** start of Document passage **

# woodstock show results



## yopigeonguy (Oct 22, 2009)

hey,

i was wondering if any of you went to the show, and what place did you get?????


----------



## Pigeon lower (Oct 23, 2007)

I went, and mookeeman went.

I brough 13 frills for the club
2 homers for open class
1 frill for the open class

I won both open class's since i was the only one with the breed.
I won reserve champion in Old classic frills with the same bird as last year. When i put it up for juniors i got 7th because his frill was abit small.


----------



## TAWhatley (Mar 6, 2001)

Congratulations, Pigeon lower! Nice going!

Terry


----------



## yopigeonguy (Oct 22, 2009)

How are the results for this time?????


----------



## c.hert (Jan 15, 2010)

Yopigeonguy: Just wrote on the wrong thread meant to write on this one---the other one is the Dovecote where I wrote about your winning awards---Sorry---read that one for my message about this one--sorry wrong thread---lol My late husband used to say that I had such a bad sense of direction that if there was a war--they should give me to the enemy--we laugh--and on computers I am the same way...the old one --C.hert


----------



## Pigeon lower (Oct 23, 2007)

Huh?


----------



## birds+me=happy (May 21, 2009)

Good job Pigeon Lower, you wouldn't happen to have any pics of the winners would you????


----------



## Pigeon lower (Oct 23, 2007)

Ill try and upload some soon.
Should maybe be some in my links>?


----------

** end of Document passage **
** start of Record set **

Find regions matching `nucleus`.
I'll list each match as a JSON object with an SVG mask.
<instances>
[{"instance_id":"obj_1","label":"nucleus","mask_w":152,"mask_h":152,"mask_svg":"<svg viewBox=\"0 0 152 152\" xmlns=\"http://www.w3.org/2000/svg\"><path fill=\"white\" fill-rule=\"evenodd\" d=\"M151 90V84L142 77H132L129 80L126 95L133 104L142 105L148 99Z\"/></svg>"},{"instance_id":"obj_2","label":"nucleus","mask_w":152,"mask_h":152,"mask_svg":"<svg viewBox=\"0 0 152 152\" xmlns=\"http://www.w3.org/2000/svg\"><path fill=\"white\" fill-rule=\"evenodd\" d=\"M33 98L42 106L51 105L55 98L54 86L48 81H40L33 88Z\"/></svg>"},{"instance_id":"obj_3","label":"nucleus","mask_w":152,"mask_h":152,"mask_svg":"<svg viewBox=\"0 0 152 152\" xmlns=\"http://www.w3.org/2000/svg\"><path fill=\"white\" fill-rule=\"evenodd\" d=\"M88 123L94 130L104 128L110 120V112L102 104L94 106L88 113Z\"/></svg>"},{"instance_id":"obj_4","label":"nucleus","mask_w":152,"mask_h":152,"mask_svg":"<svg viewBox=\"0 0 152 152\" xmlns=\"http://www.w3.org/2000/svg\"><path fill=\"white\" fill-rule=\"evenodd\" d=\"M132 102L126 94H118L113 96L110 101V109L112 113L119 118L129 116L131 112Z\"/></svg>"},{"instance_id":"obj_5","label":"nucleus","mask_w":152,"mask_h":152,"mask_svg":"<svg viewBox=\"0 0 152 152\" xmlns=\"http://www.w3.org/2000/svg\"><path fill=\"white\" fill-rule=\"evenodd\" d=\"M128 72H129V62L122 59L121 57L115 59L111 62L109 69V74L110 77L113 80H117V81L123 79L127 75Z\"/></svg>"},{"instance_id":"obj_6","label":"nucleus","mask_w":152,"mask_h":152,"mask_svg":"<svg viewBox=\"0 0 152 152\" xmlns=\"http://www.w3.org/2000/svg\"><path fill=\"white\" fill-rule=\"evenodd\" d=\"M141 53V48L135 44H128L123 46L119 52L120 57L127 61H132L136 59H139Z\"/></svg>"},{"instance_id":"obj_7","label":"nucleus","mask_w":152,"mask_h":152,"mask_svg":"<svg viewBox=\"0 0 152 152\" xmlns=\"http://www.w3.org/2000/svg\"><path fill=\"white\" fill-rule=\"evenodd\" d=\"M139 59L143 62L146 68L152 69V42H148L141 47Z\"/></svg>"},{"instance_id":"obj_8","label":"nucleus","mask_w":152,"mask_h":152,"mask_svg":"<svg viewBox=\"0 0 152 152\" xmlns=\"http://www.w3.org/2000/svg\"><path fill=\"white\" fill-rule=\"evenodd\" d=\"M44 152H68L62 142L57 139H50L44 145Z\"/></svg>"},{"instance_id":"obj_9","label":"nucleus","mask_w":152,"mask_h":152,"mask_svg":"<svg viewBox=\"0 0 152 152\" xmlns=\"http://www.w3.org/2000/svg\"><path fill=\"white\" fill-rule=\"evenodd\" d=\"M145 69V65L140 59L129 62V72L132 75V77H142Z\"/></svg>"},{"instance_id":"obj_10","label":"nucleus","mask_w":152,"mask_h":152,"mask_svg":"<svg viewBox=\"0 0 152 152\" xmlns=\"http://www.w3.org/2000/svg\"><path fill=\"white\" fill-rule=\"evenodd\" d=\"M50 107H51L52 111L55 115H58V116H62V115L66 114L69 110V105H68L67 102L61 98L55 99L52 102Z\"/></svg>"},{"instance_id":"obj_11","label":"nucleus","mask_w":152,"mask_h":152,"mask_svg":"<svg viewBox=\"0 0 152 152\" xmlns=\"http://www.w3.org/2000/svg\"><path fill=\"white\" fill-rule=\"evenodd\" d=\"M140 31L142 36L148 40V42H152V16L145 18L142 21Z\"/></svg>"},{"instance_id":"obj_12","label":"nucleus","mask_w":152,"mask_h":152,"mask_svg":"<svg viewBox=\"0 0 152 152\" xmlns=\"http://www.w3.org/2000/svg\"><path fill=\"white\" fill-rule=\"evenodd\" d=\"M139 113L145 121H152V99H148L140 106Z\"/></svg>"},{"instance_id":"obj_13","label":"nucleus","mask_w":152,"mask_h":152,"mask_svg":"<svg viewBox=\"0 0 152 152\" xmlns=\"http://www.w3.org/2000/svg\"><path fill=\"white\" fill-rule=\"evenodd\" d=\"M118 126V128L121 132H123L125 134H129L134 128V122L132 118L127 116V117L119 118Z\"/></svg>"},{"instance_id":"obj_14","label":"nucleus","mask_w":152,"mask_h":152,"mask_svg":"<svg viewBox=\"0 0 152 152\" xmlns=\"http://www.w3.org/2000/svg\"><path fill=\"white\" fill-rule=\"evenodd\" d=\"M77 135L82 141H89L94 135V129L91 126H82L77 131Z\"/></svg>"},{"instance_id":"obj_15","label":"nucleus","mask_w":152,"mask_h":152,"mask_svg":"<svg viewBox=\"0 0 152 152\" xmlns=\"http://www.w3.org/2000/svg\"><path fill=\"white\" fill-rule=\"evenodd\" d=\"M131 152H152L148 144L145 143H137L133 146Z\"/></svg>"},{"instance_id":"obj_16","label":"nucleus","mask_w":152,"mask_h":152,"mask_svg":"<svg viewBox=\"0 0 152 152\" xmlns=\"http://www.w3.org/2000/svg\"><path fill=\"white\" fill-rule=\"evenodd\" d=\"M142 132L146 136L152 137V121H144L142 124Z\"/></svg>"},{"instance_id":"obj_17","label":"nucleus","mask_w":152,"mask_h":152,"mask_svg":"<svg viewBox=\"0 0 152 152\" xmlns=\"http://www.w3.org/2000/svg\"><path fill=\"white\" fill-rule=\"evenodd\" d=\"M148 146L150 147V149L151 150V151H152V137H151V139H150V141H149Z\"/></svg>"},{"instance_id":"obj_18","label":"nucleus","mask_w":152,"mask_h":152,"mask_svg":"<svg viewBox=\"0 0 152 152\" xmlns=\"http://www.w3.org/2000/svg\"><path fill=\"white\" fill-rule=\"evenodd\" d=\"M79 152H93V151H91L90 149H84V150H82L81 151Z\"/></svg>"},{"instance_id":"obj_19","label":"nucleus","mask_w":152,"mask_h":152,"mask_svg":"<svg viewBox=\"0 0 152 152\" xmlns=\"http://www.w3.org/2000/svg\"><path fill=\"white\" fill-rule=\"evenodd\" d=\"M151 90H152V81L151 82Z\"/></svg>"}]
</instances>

** end of Record set **
** start of Record set **

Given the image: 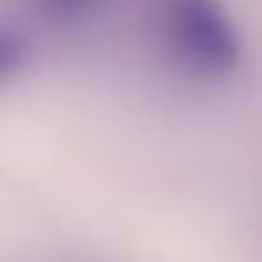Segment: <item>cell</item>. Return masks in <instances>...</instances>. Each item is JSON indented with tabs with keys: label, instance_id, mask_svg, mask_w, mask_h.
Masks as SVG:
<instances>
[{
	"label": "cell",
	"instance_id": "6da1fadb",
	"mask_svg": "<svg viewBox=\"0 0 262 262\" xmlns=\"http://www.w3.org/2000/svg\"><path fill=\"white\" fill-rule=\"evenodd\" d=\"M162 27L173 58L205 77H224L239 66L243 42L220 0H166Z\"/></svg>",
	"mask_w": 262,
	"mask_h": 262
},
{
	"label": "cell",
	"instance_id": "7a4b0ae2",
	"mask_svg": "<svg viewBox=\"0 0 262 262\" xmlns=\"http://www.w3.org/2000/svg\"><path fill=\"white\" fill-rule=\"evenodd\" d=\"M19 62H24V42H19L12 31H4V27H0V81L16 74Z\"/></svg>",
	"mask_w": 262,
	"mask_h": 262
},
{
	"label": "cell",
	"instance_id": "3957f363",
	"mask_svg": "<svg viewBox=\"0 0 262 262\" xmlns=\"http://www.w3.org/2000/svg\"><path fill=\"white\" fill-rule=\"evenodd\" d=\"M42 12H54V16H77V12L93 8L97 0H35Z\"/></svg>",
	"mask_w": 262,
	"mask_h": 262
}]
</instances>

** end of Record set **

» Problem set:
1. Please repeat the part of the Woodstock show thread that begins at the words "I won reserve" and stops after "was abit small.".
2. Answer these questions from the Woodstock show thread:
(a) How many frills did Pigeon lower bring for the club?
(b) What place did the reserve champion bird get in juniors?
(c) What did birds+me=happy ask Pigeon lower whether they had?
The listing isn't needed for anything here.

» Expected outputs:
1.
I won reserve champion in Old classic frills with the same bird as last year. When i put it up for juniors i got 7th because his frill was abit small.

2.
(a) 13
(b) 7th
(c) Pictures of the winners